Add to that, Murry and the producer are obnoxious boneheads in the worst, most writerly way.

They would’ve cut to a commercial long before Arthur pulled out the gun. Again, Arthur wouldn’t have made it past one minute of viewing the initial illegally obtained audition tape.

There’s any way to write the scene of Murray being assassinated for the world to see.

Todd Phillips picked the laziest, most contrived way possible

As presented, Arthur would simply be a psycho, murdering a talk-show host. Who would rally around him?

There’s no irony in Franklin’s murder. It’s just a senseless killing. King of Comedy and Taxi Driver are brimming with irony. How could the director not see that?

I like this guy. I can see myself in him.

In a way, Phillips is worse than JJ Abrams, because at least the Academy ignores JJ and his 7th-grade “whiz kid” writer-boy contrivances and plagiarisms.

Now Mr. Phillips is an important director. And for what? A Batman movie he built on the shoulders of my favorite Scorsese movies.

And furthermore, the scenes that felt like Scorsese rip-offs were so specifically gritty that any time a DC element came into the picture like Thomas Wayne or Arkham Asylum, it completely threw me out of the film.

I kept thinking, “Oh right.

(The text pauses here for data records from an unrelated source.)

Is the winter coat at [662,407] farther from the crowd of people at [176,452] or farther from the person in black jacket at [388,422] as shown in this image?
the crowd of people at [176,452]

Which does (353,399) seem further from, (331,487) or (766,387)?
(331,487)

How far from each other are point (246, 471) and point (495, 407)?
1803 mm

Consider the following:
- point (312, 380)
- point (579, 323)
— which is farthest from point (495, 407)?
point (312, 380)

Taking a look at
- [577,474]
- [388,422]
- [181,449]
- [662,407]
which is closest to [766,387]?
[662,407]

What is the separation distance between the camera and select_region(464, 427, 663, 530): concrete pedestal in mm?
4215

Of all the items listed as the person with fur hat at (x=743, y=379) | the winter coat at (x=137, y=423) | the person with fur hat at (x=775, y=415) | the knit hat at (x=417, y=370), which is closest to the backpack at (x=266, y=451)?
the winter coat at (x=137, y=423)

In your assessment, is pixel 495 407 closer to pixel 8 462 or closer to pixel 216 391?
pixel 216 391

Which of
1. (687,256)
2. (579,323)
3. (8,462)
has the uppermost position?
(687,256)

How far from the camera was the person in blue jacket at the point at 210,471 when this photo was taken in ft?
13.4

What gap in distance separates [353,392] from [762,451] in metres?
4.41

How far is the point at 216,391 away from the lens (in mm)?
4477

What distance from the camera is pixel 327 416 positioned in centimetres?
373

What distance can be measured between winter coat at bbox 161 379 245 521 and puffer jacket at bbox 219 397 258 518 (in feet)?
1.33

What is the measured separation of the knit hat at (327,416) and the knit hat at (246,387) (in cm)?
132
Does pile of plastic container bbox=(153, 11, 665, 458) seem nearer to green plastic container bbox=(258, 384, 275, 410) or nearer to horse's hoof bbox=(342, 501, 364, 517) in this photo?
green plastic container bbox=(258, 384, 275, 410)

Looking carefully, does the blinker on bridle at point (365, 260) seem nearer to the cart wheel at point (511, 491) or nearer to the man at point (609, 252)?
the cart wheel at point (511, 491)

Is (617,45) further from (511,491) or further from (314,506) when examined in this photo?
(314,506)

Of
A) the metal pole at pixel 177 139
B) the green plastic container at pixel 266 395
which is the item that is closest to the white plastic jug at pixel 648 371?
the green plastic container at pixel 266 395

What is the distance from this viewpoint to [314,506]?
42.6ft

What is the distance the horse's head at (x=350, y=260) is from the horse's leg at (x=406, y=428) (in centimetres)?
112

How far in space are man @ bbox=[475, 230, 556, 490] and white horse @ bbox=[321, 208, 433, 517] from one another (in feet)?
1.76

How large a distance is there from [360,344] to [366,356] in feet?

This is supposed to tie in with Batman.”

And damn-it-to heck, if I have to see Martha Wayne’s pearls fall in super slo-mo one more on film… I’m giving up Batman for good.

Marthaaaaaa!

If I never see another film again, either because we’re going to be wiped out Captain Tripps style, or more likely because I’m just so utterly fatigued with this generation of filmmakers with their Jokers and Shazams and Birds of Prey, at the very least can latch onto the fact that once upon in a time, chiefly in the 70s and 80s filmmakers used to produce cinema that contained truths about our existence.

I put in the Blu Ray of Taxi Driver after watching Joker with my teenaged son. I made him watch it and pointed out what the scenes meant in relation to 1976 society at large. And how they are still relevant today.

I suppose if Joker made me do that, I have to grudgingly say it was worth a look.